● **WHAT IS NEEDED**: Reproduce every one of the entries below word for word, omitting the pictures.

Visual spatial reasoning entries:
==================================================
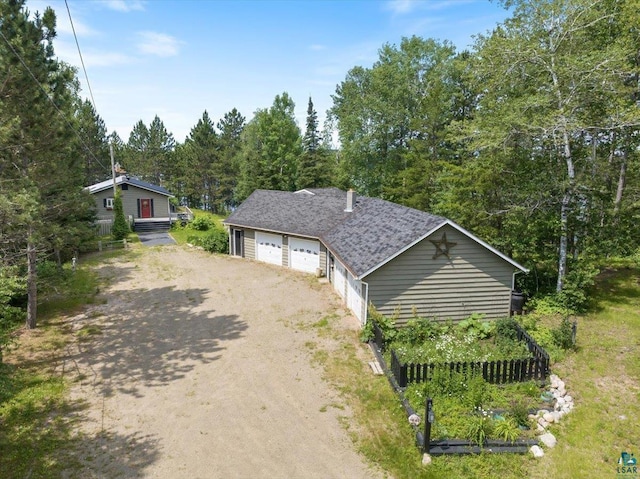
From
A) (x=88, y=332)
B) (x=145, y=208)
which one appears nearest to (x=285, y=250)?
(x=88, y=332)

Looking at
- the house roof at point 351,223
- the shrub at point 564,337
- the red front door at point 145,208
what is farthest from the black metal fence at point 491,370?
the red front door at point 145,208

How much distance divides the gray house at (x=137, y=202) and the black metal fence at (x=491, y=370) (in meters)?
35.1

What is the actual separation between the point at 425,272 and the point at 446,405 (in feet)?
20.0

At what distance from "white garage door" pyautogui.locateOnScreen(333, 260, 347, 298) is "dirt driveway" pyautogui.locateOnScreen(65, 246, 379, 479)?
71 cm

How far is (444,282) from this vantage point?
53.5ft

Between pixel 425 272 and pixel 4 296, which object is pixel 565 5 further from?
pixel 4 296

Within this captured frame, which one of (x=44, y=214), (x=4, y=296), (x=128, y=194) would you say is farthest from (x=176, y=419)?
(x=128, y=194)

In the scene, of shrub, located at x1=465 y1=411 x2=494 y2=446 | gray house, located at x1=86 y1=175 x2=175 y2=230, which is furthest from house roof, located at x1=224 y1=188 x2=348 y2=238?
shrub, located at x1=465 y1=411 x2=494 y2=446

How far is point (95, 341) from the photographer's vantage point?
1598 centimetres

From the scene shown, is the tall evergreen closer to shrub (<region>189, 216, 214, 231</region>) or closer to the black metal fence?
shrub (<region>189, 216, 214, 231</region>)

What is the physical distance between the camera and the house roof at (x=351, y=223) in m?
16.1

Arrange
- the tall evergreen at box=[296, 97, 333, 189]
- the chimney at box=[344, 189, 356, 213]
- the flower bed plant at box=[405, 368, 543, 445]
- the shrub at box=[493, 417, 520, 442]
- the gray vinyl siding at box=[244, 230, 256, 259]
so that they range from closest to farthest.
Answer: the shrub at box=[493, 417, 520, 442] → the flower bed plant at box=[405, 368, 543, 445] → the chimney at box=[344, 189, 356, 213] → the gray vinyl siding at box=[244, 230, 256, 259] → the tall evergreen at box=[296, 97, 333, 189]

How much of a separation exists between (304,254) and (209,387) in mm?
14361

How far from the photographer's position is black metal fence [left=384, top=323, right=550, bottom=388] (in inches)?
473
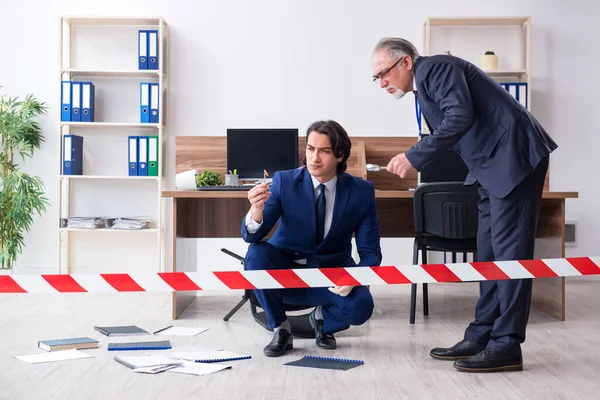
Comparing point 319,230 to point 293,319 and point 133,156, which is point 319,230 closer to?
point 293,319

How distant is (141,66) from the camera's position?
507 cm

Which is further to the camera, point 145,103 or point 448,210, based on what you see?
point 145,103

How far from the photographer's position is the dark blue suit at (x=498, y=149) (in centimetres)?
235

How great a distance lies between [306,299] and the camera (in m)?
2.89

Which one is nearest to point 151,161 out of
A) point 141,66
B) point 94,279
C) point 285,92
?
point 141,66

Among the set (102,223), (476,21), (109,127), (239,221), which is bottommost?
(102,223)

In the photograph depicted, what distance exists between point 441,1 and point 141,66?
2.23 m

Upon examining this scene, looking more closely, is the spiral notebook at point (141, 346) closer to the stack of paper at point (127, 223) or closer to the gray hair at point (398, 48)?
the gray hair at point (398, 48)

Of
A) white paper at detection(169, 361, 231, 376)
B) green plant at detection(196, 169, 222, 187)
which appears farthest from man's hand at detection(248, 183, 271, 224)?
green plant at detection(196, 169, 222, 187)

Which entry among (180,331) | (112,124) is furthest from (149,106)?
(180,331)

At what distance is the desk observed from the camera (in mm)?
3467

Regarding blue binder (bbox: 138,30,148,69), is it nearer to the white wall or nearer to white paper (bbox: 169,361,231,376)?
the white wall

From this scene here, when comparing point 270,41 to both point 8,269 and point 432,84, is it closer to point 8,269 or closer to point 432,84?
point 8,269

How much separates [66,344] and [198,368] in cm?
66
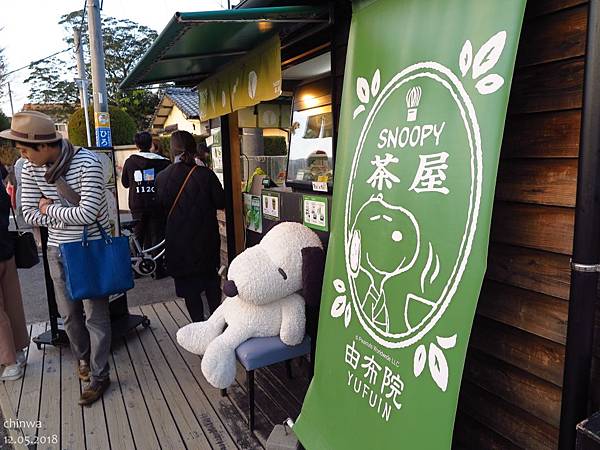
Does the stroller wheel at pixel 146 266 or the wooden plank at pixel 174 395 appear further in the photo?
the stroller wheel at pixel 146 266

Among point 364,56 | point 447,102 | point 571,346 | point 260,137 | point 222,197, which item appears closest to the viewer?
point 571,346

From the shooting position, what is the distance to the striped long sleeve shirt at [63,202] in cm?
316

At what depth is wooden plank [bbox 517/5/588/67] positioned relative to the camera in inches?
61.1

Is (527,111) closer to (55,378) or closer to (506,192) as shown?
(506,192)

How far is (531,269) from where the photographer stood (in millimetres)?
1789

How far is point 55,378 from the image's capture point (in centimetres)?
379

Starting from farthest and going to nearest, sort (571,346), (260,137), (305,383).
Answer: (260,137)
(305,383)
(571,346)

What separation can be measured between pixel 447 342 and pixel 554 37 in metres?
==================================================
● **ANSWER TO THE PROBLEM**:
From
A) (x=88, y=332)
B) (x=145, y=208)
which one appears nearest to (x=285, y=250)?
(x=88, y=332)

Looking at
- the house roof at point 351,223
- the shrub at point 564,337
- the red front door at point 145,208
what is farthest from the black metal fence at point 491,370?
the red front door at point 145,208

How much distance divides the gray house at (x=137, y=202) and the black metal fence at (x=491, y=370) (in meters)?
35.1

What is the actual separation between the point at 425,272 and the point at 446,405 (in feet)?
20.0

At what distance from "white garage door" pyautogui.locateOnScreen(333, 260, 347, 298) is "dirt driveway" pyautogui.locateOnScreen(65, 246, 379, 479)?
71 cm

How far is (444,282) from this vantage point?
53.5ft

Between pixel 425 272 and pixel 4 296, which object is pixel 565 5 further from?
pixel 4 296

Within this captured frame, which one of (x=44, y=214), (x=4, y=296), (x=128, y=194) would you say is farthest from (x=176, y=419)?
(x=128, y=194)

In the scene, of shrub, located at x1=465 y1=411 x2=494 y2=446 | gray house, located at x1=86 y1=175 x2=175 y2=230, which is furthest from house roof, located at x1=224 y1=188 x2=348 y2=238?
shrub, located at x1=465 y1=411 x2=494 y2=446

How far is point (95, 341) from the photographer's vantage point?
1598 centimetres

From the scene shown, is the tall evergreen closer to shrub (<region>189, 216, 214, 231</region>) or closer to the black metal fence?
shrub (<region>189, 216, 214, 231</region>)

What is the physical distance between the camera and the house roof at (x=351, y=223) in m?
16.1

Arrange
- the tall evergreen at box=[296, 97, 333, 189]
- the chimney at box=[344, 189, 356, 213]
- the flower bed plant at box=[405, 368, 543, 445]
- the shrub at box=[493, 417, 520, 442]
- the gray vinyl siding at box=[244, 230, 256, 259]
so that they range from closest to farthest.
Answer: the shrub at box=[493, 417, 520, 442] → the flower bed plant at box=[405, 368, 543, 445] → the chimney at box=[344, 189, 356, 213] → the gray vinyl siding at box=[244, 230, 256, 259] → the tall evergreen at box=[296, 97, 333, 189]

How much of a separation exists between (304,254) and (209,387) in mm?
14361

How far from the photographer's position is black metal fence [left=384, top=323, right=550, bottom=388] (in inches)?
473
Comparing point 319,230 to point 293,319 and point 133,156, which is point 319,230 closer to?
point 293,319

How distant is (141,66) from the camera's position?
507 cm

Which is further to the camera, point 145,103 or point 448,210, based on what you see?
point 145,103

How far from the photographer's position is the dark blue suit at (x=498, y=149) (in centimetres)?
235

How great a distance lies between [306,299] and the camera (in m)?
2.89

Which one is nearest to point 151,161 out of
A) point 141,66
B) point 94,279
C) point 285,92
?
point 141,66

Among the set (102,223), (476,21), (109,127), (239,221), which is bottommost?
(102,223)

In the photograph depicted, what distance exists between point 441,1 and point 141,66?
2.23 m

Upon examining this scene, looking more closely, is the spiral notebook at point (141, 346) closer to the stack of paper at point (127, 223) or closer to the gray hair at point (398, 48)?
the gray hair at point (398, 48)

Of
A) white paper at detection(169, 361, 231, 376)
B) green plant at detection(196, 169, 222, 187)
which appears farthest from man's hand at detection(248, 183, 271, 224)?
green plant at detection(196, 169, 222, 187)

Which entry among (180,331) | (112,124) is furthest from (149,106)?
(180,331)

At what distance is the desk observed from the camera (in mm)?
3467

Regarding blue binder (bbox: 138,30,148,69), is it nearer to the white wall or nearer to white paper (bbox: 169,361,231,376)?
the white wall

From this scene here, when comparing point 270,41 to both point 8,269 and point 432,84, is it closer to point 8,269 or closer to point 432,84?
point 8,269

How much separates [66,344] and [198,368] in cm?
66
Does the stroller wheel at pixel 146 266 or the wooden plank at pixel 174 395 appear further in the photo?
the stroller wheel at pixel 146 266

Among point 364,56 | point 447,102 | point 571,346 | point 260,137 | point 222,197, which item appears closest to the viewer?
point 571,346

From the shooting position, what is the distance to the striped long sleeve shirt at [63,202] in cm?
316

At what depth is wooden plank [bbox 517/5/588/67] positioned relative to the camera in inches?
61.1

Is (527,111) closer to (55,378) or closer to (506,192) as shown?
(506,192)

How far is (531,269) from where the photographer stood (in millimetres)?
1789

How far is point 55,378 from the image's capture point (in centimetres)?
379

Starting from farthest and going to nearest, sort (571,346), (260,137), (305,383).
Answer: (260,137)
(305,383)
(571,346)

What separation can be measured between pixel 447 342 and pixel 554 37 in metres?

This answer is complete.